**Problem statement**
What you return must match the listing exactly, with every image removed.
Task input section start
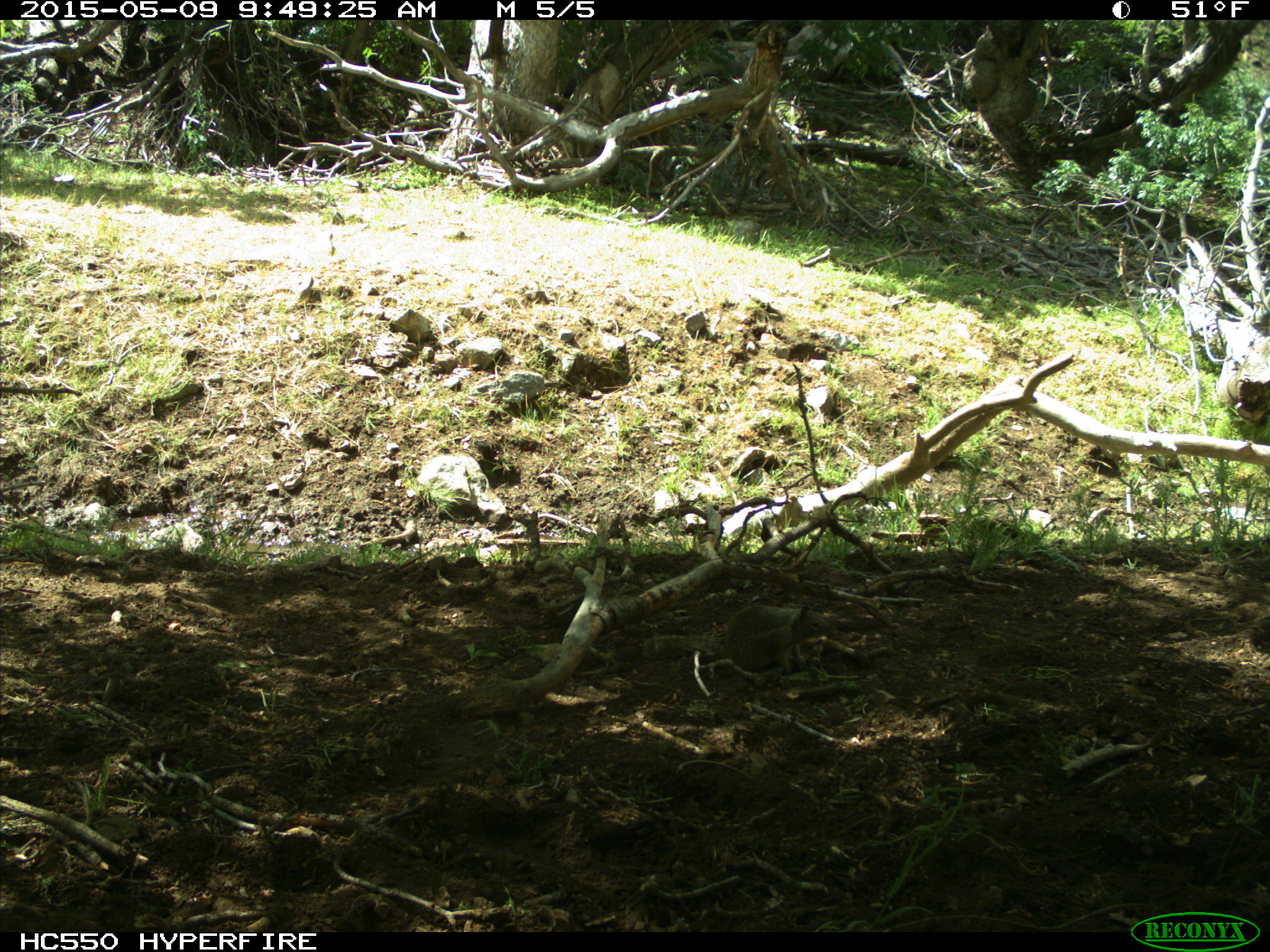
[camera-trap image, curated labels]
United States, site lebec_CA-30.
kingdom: Animalia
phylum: Chordata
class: Mammalia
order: Rodentia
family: Sciuridae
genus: Otospermophilus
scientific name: Otospermophilus beecheyi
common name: california ground squirrel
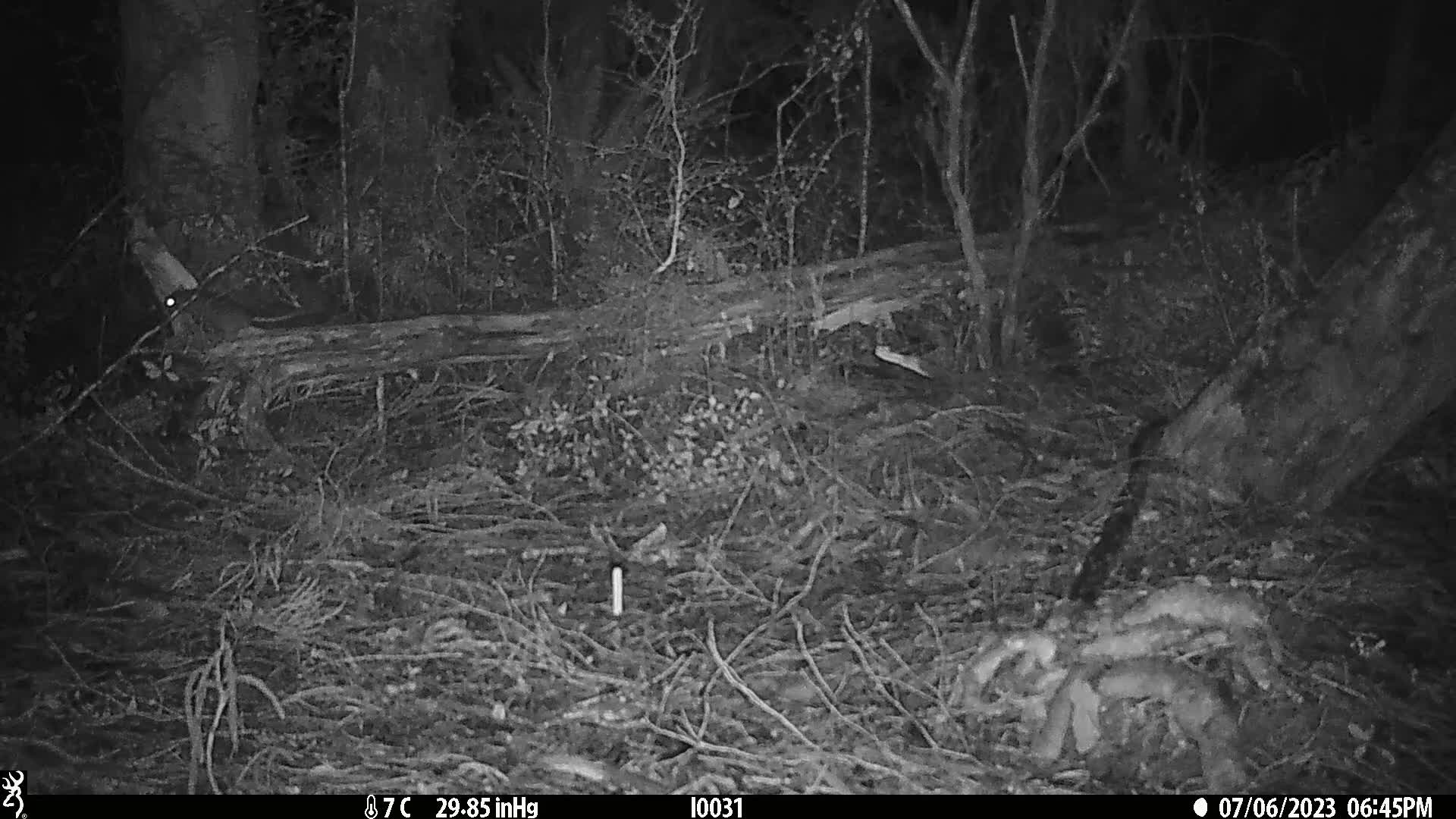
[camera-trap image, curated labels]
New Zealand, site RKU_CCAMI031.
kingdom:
Task input section end
**Finished task**
[camera-trap image, curated labels]
United States, site lebec_CA-30.
kingdom: Animalia
phylum: Chordata
class: Mammalia
order: Rodentia
family: Sciuridae
genus: Otospermophilus
scientific name: Otospermophilus beecheyi
common name: california ground squirrel
[camera-trap image, curated labels]
New Zealand, site RKU_CCAMI031.
kingdom:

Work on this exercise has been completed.